Re: [bug report] sched/fair: Prefer prev cpu in asymmetric wakeup path
From: Dan Carpenter
Date: Fri Nov 13 2020 - 07:02:53 EST
On Fri, Nov 13, 2020 at 09:56:37AM +0100, Vincent Guittot wrote:
> Hi Dan,
>
> Le vendredi 13 nov. 2020 à 11:46:57 (+0300), Dan Carpenter a écrit :
> > Hello Vincent Guittot,
> >
> > The patch b4c9c9f15649: "sched/fair: Prefer prev cpu in asymmetric
> > wakeup path" from Oct 29, 2020, leads to the following static checker
> > warning:
> >
> > kernel/sched/fair.c:6249 select_idle_sibling()
> > error: uninitialized symbol 'task_util'.
> >
> > kernel/sched/fair.c
> > 6233 static int select_idle_sibling(struct task_struct *p, int prev, int target)
> > 6234 {
> > 6235 struct sched_domain *sd;
> > 6236 unsigned long task_util;
> > 6237 int i, recent_used_cpu;
> > 6238
> > 6239 /*
> > 6240 * On asymmetric system, update task utilization because we will check
> > 6241 * that the task fits with cpu's capacity.
> > 6242 */
> >
> > The original comment was a bit more clear... Perhaps "On asymmetric
> > system[s], [record the] task utilization because we will check that the
> > task [can be done within] the cpu's capacity."
>
> The comment "update task utilization because we will check ..." refers to
> sync_entity_load_avg()
>
> >
> > 6243 if (static_branch_unlikely(&sched_asym_cpucapacity)) {
> > 6244 sync_entity_load_avg(&p->se);
> > 6245 task_util = uclamp_task_util(p);
> > 6246 }
> >
> > "task_util" is not initialized on the else path.
>
> no need because it will not be used
>
> >
> > 6247
> > 6248 if ((available_idle_cpu(target) || sched_idle_cpu(target)) &&
> > 6249 asym_fits_capacity(task_util, target))
> > ^^^^^^^^^
> > Uninitialized variable warning.
>
> asym_fits_capacity includes the same condition as above when we set task_util
> so task_util can't be used unintialize
>
> static inline bool asym_fits_capacity(int task_util, int cpu)
> {
> if (static_branch_unlikely(&sched_asym_cpucapacity))

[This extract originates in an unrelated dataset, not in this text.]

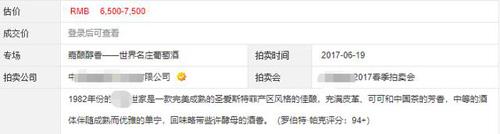 陈数老公暴露豪华厨房!一台设备近3万,顶级食材有钱都买不到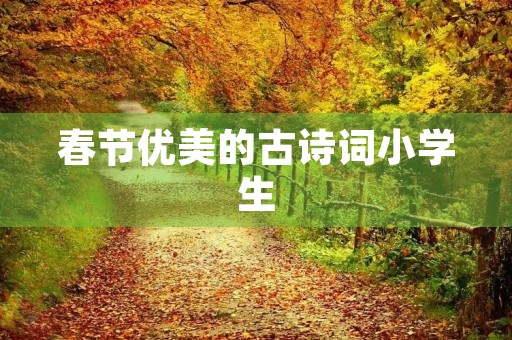 春节优美的古诗词小学生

> return fits_capacity(task_util, capacity_of(cpu));
>
> return true;
It's an interesting question, because unless the compiler makes this
inline, then it will lead to a KASan/syzbot warning at runtime. The
function is, of course, marked as inline but the compiler, also of
course, generally ignores those hints (use __always_inline if you want
the compiler to pay attention). On the other hand, the compiler will
still probably inline it... So this is *probably* not going to
lead to a runtime warning.
regards,
dan carpenter